In 2010, Shapcott published Of Mutability with Faber and Faber, her first collection for 12 years. The 45 poems explore the nature of change, in the body, within the natural world and inside relationships. The book of poems was awarded the Costa Book of the Year for 2010, beating contenders in Fiction, Non-Fiction and other categories. The judges commented that the book was accessible, “very special and unusual and uplifting… The subject matter was so relevant that if any poetry book could capture the spirit of life in 2011, this would be it”. Sinclair Mackay in the Daily Telegraph wrote: “Of Mutability, is so especially rich and resonant that it deserves the widest possible readership, even among those who never usually think of reading poems…And there is a dazzling variety of tone and colour and subject throughout – Shapcott’s language dances lightly, and often with wit.”

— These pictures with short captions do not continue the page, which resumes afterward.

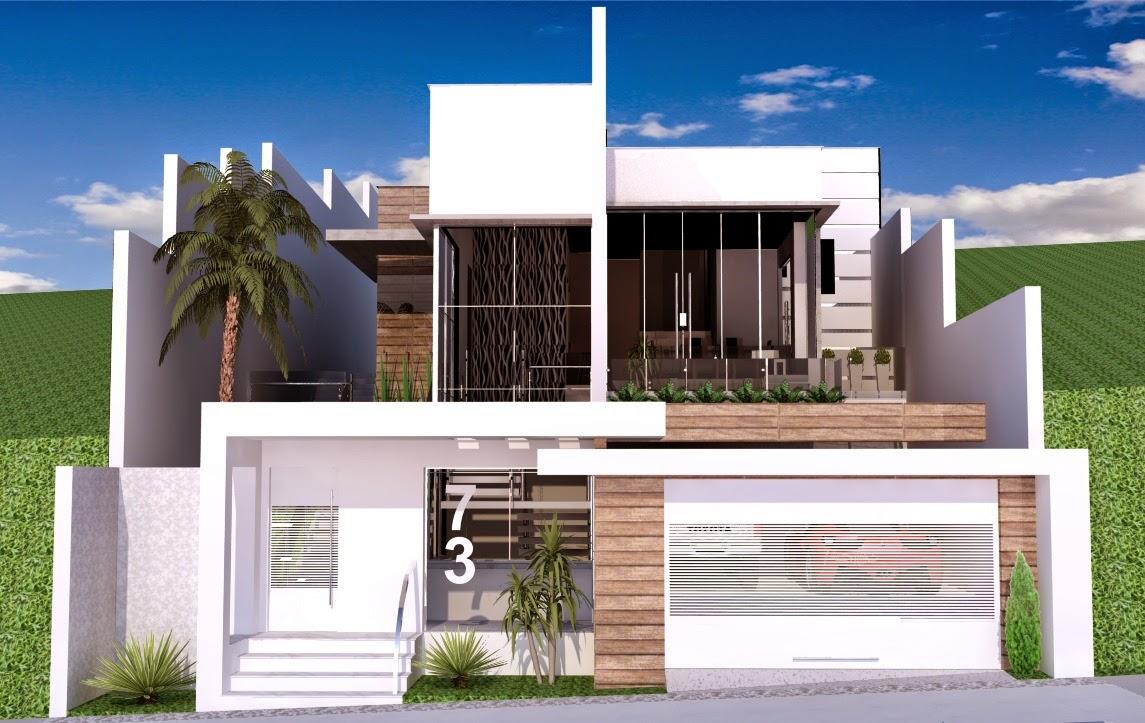20 fachadas de casas modernas com muros e port es for Frentes para casas modernas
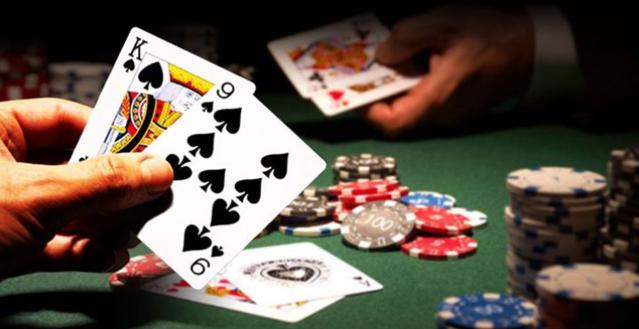 Nằm lòng bí quyết chơi Poker Texas dễ dàng chiến thắng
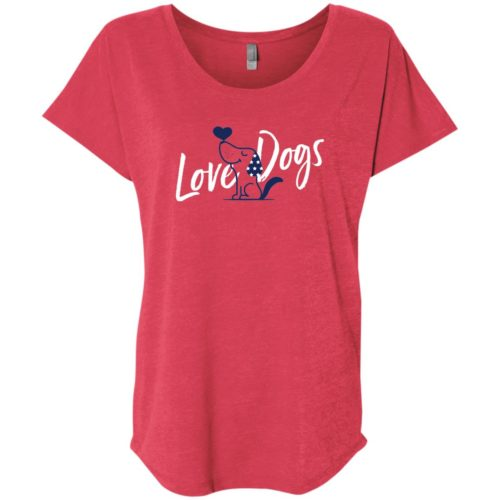 Love Dogs USA Slouchy Red Tee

The Transformers (2011) is a collection of public lectures given by Shapcott as part of her Professorship at Newcastle.
She has written lyrics or had her poems set to music by composers such as Nigel Osborne and John Woolrich. The American composer Stephen Montague created the work The Creatures Indoors, from her poetry. It was premiered by the London Symphony Orchestra at the Barbican Centre in London in 1997.